I didn’t acknowledge it myself til recently, but I’ve secretly been in love with Tevye all my life. OK, maybe not my whole life (the film version of Fiddler came out in 1971, and I was born in 1968), but it’s highly possible I was sitting on my daddy’s knee when I first saw Topol doing his biddy-biddy-bumming for the first time.
As small children, me and my brother Miles (who these days also looks a bit like Tevye - agh - weird!) spent endless school holidays in front of Fiddler. And how we loved it - bellowing out Tradition, Russian dancing through L’Chaim, hiding behind the sofa during the frummer Sarah bad dream bit - though I have to say I mostly remember the sunny first half of the film: Miles and I tended to zone out after The Bottle Dance and the smashing up of the wedding
Like Tevye/Topol, my boyfriend Jeremy Kareken has twinkly dark eyes, cute laughter lines, a lusty gap-toothed smile and a bushy salt-and-pepper beard. (Did you know that Topol was 36 when Fiddler came out? Thirty six..?) But Jeremy has the properly-won gravitas of 54 years of life. He and I were at the Muswell Hill Chabad menorah-lighting last year when at least three people came over and asked Jeremy: “When does it start, rabbi?”

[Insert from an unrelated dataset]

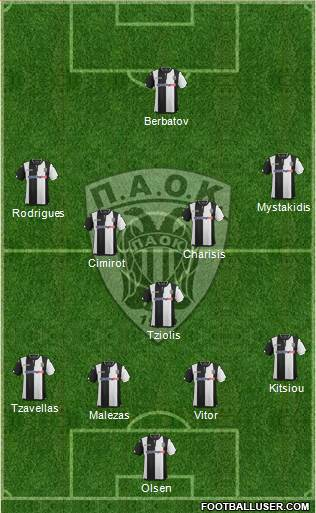 AS PAOK Salonika 4-1-2-3 football formation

Two Tevyes, noch: the writer with her brother Miles Levy (left) and boyfriend Jeremy (right) at the Regent's Park Open Air Theatre production of Fiddler on the Roof
Far from being a rabbi (though he can wrap a mean tefillin) Jeremy is a playwright and an actor from New York, who was once approached to play Tevye in a touring American production of Fiddler without even having to audition. He does make a specialism of playing beardy Jews - recently appearing as a modern version of Shylock on the off-Broadway stage, and in February he’ll be playing a Jewish actor who was named in the 50s McCarthy-ite hearings in The Value of Names in a Kennington pub theatre.
Just to be clear, here, it’s the Topol/ Tevye combo I am in love with: I looked at Mr Dannheiser on Thursday night and felt nothing – though the skinny Motel Kamzoil (Dan Wolff) up there on the stage was rather cute. And even though Jeremy keeps telling me I must watch the original Broadway Tevye, Zero Mostel – that Mostel is a far better Tevye than Topol ever was – well, Zero Mostel just isn’t that hot, so I’m not going to.

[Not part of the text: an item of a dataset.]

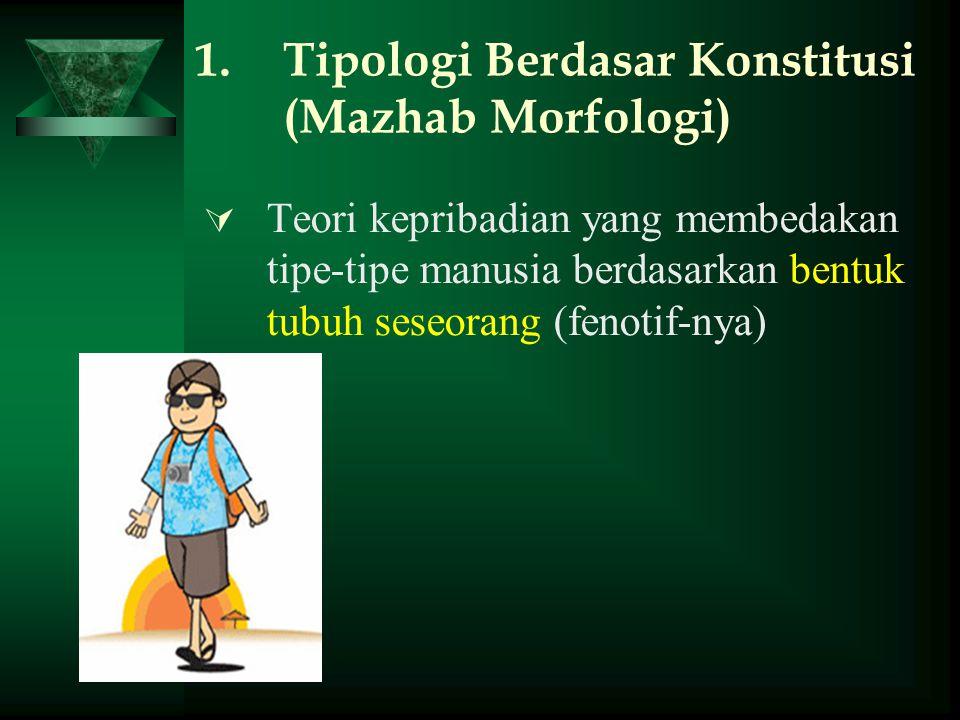 Tipologi Berdasar Konstitusi (Mazhab Morfologi)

I also didn’t make much of Topol in his post-Tevye film career. I mean who really cares about or remembers Galileo or War of Remembrance? Though I do have a vague recollection of him popping up in For Your Eyes Only.

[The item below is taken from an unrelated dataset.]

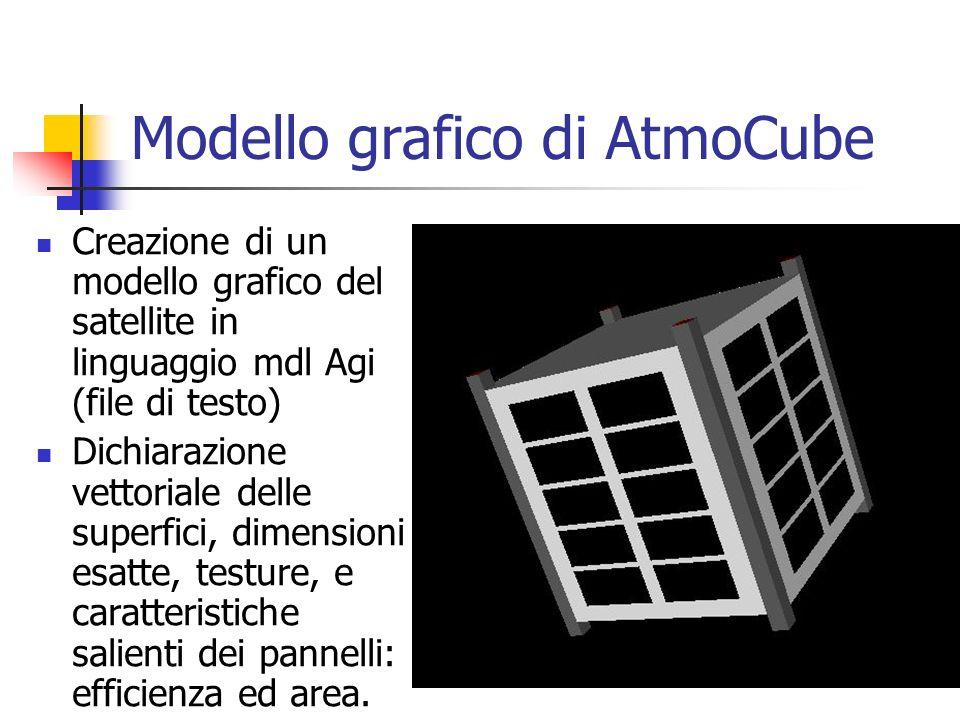 Modello grafico di AtmoCube Creazione di un modello grafico del satellite in linguaggio mdl Agi (file di testo) Dichiarazione vettoriale delle superfi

Yes, Topol has to be Tevye and Tevye, Topol – so it’s perfectly unsurprising that my Israeli heartthrob spent most of his career reprising the Yiddish paterfamilias on stages around the world – becoming the same age as the milkman, then growing elegantly past it.
Finally, what do I love about Topol/ Tevye? Let me count the ways. His wry humour, his sentimentality, his (in)ability to hold a drink, the loyalty to tradition - while realising the importance of compromise and moving into a new age (mostly). And of course the joyous singing, dancing, kvetching and kvelling. The Jewish chein.
(In fact, now I come to think about it, I also had a crush on Columbo (Peter Falk) as well. And Quincy MD (Jack Krugman).)
It's second-time around for Jeremy and me. We have both been married before, and have children in their late teens and early 20s. Our previous partners were not Jewish. So it seems I was destined to end up with a warm-hearted, sentimental, silver-maned Jewish man. Let’s just hope I’m not too much of a Golde.